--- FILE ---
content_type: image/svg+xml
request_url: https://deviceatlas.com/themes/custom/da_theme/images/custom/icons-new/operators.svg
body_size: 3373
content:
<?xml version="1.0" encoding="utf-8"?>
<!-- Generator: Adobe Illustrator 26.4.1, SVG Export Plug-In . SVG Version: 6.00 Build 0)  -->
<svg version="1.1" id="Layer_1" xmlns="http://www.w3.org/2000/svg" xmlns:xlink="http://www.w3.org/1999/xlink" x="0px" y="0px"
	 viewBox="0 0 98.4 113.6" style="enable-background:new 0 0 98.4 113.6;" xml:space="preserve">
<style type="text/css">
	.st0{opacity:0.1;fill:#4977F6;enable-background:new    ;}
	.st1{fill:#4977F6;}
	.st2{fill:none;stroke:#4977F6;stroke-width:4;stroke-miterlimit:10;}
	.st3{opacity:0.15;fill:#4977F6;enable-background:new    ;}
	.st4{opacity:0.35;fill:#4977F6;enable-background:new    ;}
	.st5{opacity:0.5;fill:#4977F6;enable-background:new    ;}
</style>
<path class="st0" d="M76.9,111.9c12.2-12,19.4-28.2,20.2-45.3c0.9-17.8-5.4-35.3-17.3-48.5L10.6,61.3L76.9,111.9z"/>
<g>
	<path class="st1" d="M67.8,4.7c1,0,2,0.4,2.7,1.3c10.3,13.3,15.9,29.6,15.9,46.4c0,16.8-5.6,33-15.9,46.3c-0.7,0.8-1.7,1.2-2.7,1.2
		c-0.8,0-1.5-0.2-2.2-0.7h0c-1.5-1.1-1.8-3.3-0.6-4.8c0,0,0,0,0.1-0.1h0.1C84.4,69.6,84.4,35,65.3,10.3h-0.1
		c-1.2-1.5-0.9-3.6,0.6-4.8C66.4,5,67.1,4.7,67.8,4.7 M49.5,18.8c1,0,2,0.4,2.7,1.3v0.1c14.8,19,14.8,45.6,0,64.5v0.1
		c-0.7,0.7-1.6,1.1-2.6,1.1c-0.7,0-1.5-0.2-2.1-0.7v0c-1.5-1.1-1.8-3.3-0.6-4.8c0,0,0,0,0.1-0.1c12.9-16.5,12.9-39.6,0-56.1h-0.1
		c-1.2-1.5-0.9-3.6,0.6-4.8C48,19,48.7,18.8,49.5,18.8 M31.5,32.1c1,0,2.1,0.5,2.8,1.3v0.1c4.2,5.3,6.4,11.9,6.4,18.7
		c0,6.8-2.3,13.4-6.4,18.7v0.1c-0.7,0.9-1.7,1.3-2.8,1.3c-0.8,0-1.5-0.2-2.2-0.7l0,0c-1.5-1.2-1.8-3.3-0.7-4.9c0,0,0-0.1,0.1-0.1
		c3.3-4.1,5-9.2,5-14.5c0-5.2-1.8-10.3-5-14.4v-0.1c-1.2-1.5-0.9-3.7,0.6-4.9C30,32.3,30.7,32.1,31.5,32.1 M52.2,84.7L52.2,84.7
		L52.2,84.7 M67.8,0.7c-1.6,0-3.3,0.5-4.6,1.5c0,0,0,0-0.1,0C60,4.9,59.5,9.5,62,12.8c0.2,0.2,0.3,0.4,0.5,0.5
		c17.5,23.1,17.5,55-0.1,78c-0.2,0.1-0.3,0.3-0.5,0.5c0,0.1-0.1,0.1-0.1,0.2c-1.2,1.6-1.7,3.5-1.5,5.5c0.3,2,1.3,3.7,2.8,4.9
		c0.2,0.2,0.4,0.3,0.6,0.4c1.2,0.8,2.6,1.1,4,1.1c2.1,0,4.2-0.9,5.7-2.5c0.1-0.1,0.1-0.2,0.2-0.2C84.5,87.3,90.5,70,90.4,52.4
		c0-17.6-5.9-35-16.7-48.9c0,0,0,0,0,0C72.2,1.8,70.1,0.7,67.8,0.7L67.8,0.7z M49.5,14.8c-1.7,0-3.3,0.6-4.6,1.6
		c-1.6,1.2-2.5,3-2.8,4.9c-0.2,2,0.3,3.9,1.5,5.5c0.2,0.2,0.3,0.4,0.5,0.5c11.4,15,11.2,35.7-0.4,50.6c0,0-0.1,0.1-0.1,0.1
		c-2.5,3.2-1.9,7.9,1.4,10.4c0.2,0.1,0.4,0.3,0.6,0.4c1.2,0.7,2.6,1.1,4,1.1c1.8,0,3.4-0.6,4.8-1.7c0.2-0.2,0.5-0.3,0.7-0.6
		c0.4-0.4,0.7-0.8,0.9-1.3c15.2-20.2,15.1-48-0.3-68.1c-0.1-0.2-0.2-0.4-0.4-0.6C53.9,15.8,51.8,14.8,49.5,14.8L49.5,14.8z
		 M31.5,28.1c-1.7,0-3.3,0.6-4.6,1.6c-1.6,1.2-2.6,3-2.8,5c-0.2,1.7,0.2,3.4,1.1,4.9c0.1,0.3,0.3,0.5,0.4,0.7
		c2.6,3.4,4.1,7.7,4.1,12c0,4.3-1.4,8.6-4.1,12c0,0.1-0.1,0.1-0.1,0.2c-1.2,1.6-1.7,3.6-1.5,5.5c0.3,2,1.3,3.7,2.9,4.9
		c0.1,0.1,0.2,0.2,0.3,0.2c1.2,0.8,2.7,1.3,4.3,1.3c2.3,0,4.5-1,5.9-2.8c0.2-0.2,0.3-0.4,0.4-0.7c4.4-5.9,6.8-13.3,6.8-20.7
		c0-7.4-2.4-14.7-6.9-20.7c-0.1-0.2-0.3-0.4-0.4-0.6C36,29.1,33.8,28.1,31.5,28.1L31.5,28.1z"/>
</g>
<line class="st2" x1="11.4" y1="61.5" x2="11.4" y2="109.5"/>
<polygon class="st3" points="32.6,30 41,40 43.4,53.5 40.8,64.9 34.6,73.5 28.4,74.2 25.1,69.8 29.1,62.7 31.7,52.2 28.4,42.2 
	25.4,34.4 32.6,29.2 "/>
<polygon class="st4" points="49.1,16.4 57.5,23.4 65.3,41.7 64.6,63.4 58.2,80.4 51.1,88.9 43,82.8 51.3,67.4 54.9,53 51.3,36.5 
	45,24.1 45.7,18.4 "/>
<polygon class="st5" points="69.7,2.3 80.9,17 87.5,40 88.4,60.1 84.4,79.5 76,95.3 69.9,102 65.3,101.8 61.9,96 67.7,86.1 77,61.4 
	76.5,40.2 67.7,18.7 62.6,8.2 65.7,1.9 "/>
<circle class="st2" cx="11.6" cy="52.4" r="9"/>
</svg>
+++
> INSTRUCTIONS FOR THE TASK:
Repeat the material in full, exactly as it reads.

> SOLVED EXERCISE:
--- FILE ---
content_type: image/svg+xml
request_url: https://deviceatlas.com/themes/custom/da_theme/images/custom/icons-new/operators.svg
body_size: 3373
content:
<?xml version="1.0" encoding="utf-8"?>
<!-- Generator: Adobe Illustrator 26.4.1, SVG Export Plug-In . SVG Version: 6.00 Build 0)  -->
<svg version="1.1" id="Layer_1" xmlns="http://www.w3.org/2000/svg" xmlns:xlink="http://www.w3.org/1999/xlink" x="0px" y="0px"
	 viewBox="0 0 98.4 113.6" style="enable-background:new 0 0 98.4 113.6;" xml:space="preserve">
<style type="text/css">
	.st0{opacity:0.1;fill:#4977F6;enable-background:new    ;}
	.st1{fill:#4977F6;}
	.st2{fill:none;stroke:#4977F6;stroke-width:4;stroke-miterlimit:10;}
	.st3{opacity:0.15;fill:#4977F6;enable-background:new    ;}
	.st4{opacity:0.35;fill:#4977F6;enable-background:new    ;}
	.st5{opacity:0.5;fill:#4977F6;enable-background:new    ;}
</style>
<path class="st0" d="M76.9,111.9c12.2-12,19.4-28.2,20.2-45.3c0.9-17.8-5.4-35.3-17.3-48.5L10.6,61.3L76.9,111.9z"/>
<g>
	<path class="st1" d="M67.8,4.7c1,0,2,0.4,2.7,1.3c10.3,13.3,15.9,29.6,15.9,46.4c0,16.8-5.6,33-15.9,46.3c-0.7,0.8-1.7,1.2-2.7,1.2
		c-0.8,0-1.5-0.2-2.2-0.7h0c-1.5-1.1-1.8-3.3-0.6-4.8c0,0,0,0,0.1-0.1h0.1C84.4,69.6,84.4,35,65.3,10.3h-0.1
		c-1.2-1.5-0.9-3.6,0.6-4.8C66.4,5,67.1,4.7,67.8,4.7 M49.5,18.8c1,0,2,0.4,2.7,1.3v0.1c14.8,19,14.8,45.6,0,64.5v0.1
		c-0.7,0.7-1.6,1.1-2.6,1.1c-0.7,0-1.5-0.2-2.1-0.7v0c-1.5-1.1-1.8-3.3-0.6-4.8c0,0,0,0,0.1-0.1c12.9-16.5,12.9-39.6,0-56.1h-0.1
		c-1.2-1.5-0.9-3.6,0.6-4.8C48,19,48.7,18.8,49.5,18.8 M31.5,32.1c1,0,2.1,0.5,2.8,1.3v0.1c4.2,5.3,6.4,11.9,6.4,18.7
		c0,6.8-2.3,13.4-6.4,18.7v0.1c-0.7,0.9-1.7,1.3-2.8,1.3c-0.8,0-1.5-0.2-2.2-0.7l0,0c-1.5-1.2-1.8-3.3-0.7-4.9c0,0,0-0.1,0.1-0.1
		c3.3-4.1,5-9.2,5-14.5c0-5.2-1.8-10.3-5-14.4v-0.1c-1.2-1.5-0.9-3.7,0.6-4.9C30,32.3,30.7,32.1,31.5,32.1 M52.2,84.7L52.2,84.7
		L52.2,84.7 M67.8,0.7c-1.6,0-3.3,0.5-4.6,1.5c0,0,0,0-0.1,0C60,4.9,59.5,9.5,62,12.8c0.2,0.2,0.3,0.4,0.5,0.5
		c17.5,23.1,17.5,55-0.1,78c-0.2,0.1-0.3,0.3-0.5,0.5c0,0.1-0.1,0.1-0.1,0.2c-1.2,1.6-1.7,3.5-1.5,5.5c0.3,2,1.3,3.7,2.8,4.9
		c0.2,0.2,0.4,0.3,0.6,0.4c1.2,0.8,2.6,1.1,4,1.1c2.1,0,4.2-0.9,5.7-2.5c0.1-0.1,0.1-0.2,0.2-0.2C84.5,87.3,90.5,70,90.4,52.4
		c0-17.6-5.9-35-16.7-48.9c0,0,0,0,0,0C72.2,1.8,70.1,0.7,67.8,0.7L67.8,0.7z M49.5,14.8c-1.7,0-3.3,0.6-4.6,1.6
		c-1.6,1.2-2.5,3-2.8,4.9c-0.2,2,0.3,3.9,1.5,5.5c0.2,0.2,0.3,0.4,0.5,0.5c11.4,15,11.2,35.7-0.4,50.6c0,0-0.1,0.1-0.1,0.1
		c-2.5,3.2-1.9,7.9,1.4,10.4c0.2,0.1,0.4,0.3,0.6,0.4c1.2,0.7,2.6,1.1,4,1.1c1.8,0,3.4-0.6,4.8-1.7c0.2-0.2,0.5-0.3,0.7-0.6
		c0.4-0.4,0.7-0.8,0.9-1.3c15.2-20.2,15.1-48-0.3-68.1c-0.1-0.2-0.2-0.4-0.4-0.6C53.9,15.8,51.8,14.8,49.5,14.8L49.5,14.8z
		 M31.5,28.1c-1.7,0-3.3,0.6-4.6,1.6c-1.6,1.2-2.6,3-2.8,5c-0.2,1.7,0.2,3.4,1.1,4.9c0.1,0.3,0.3,0.5,0.4,0.7
		c2.6,3.4,4.1,7.7,4.1,12c0,4.3-1.4,8.6-4.1,12c0,0.1-0.1,0.1-0.1,0.2c-1.2,1.6-1.7,3.6-1.5,5.5c0.3,2,1.3,3.7,2.9,4.9
		c0.1,0.1,0.2,0.2,0.3,0.2c1.2,0.8,2.7,1.3,4.3,1.3c2.3,0,4.5-1,5.9-2.8c0.2-0.2,0.3-0.4,0.4-0.7c4.4-5.9,6.8-13.3,6.8-20.7
		c0-7.4-2.4-14.7-6.9-20.7c-0.1-0.2-0.3-0.4-0.4-0.6C36,29.1,33.8,28.1,31.5,28.1L31.5,28.1z"/>
</g>
<line class="st2" x1="11.4" y1="61.5" x2="11.4" y2="109.5"/>
<polygon class="st3" points="32.6,30 41,40 43.4,53.5 40.8,64.9 34.6,73.5 28.4,74.2 25.1,69.8 29.1,62.7 31.7,52.2 28.4,42.2 
	25.4,34.4 32.6,29.2 "/>
<polygon class="st4" points="49.1,16.4 57.5,23.4 65.3,41.7 64.6,63.4 58.2,80.4 51.1,88.9 43,82.8 51.3,67.4 54.9,53 51.3,36.5 
	45,24.1 45.7,18.4 "/>
<polygon class="st5" points="69.7,2.3 80.9,17 87.5,40 88.4,60.1 84.4,79.5 76,95.3 69.9,102 65.3,101.8 61.9,96 67.7,86.1 77,61.4 
	76.5,40.2 67.7,18.7 62.6,8.2 65.7,1.9 "/>
<circle class="st2" cx="11.6" cy="52.4" r="9"/>
</svg>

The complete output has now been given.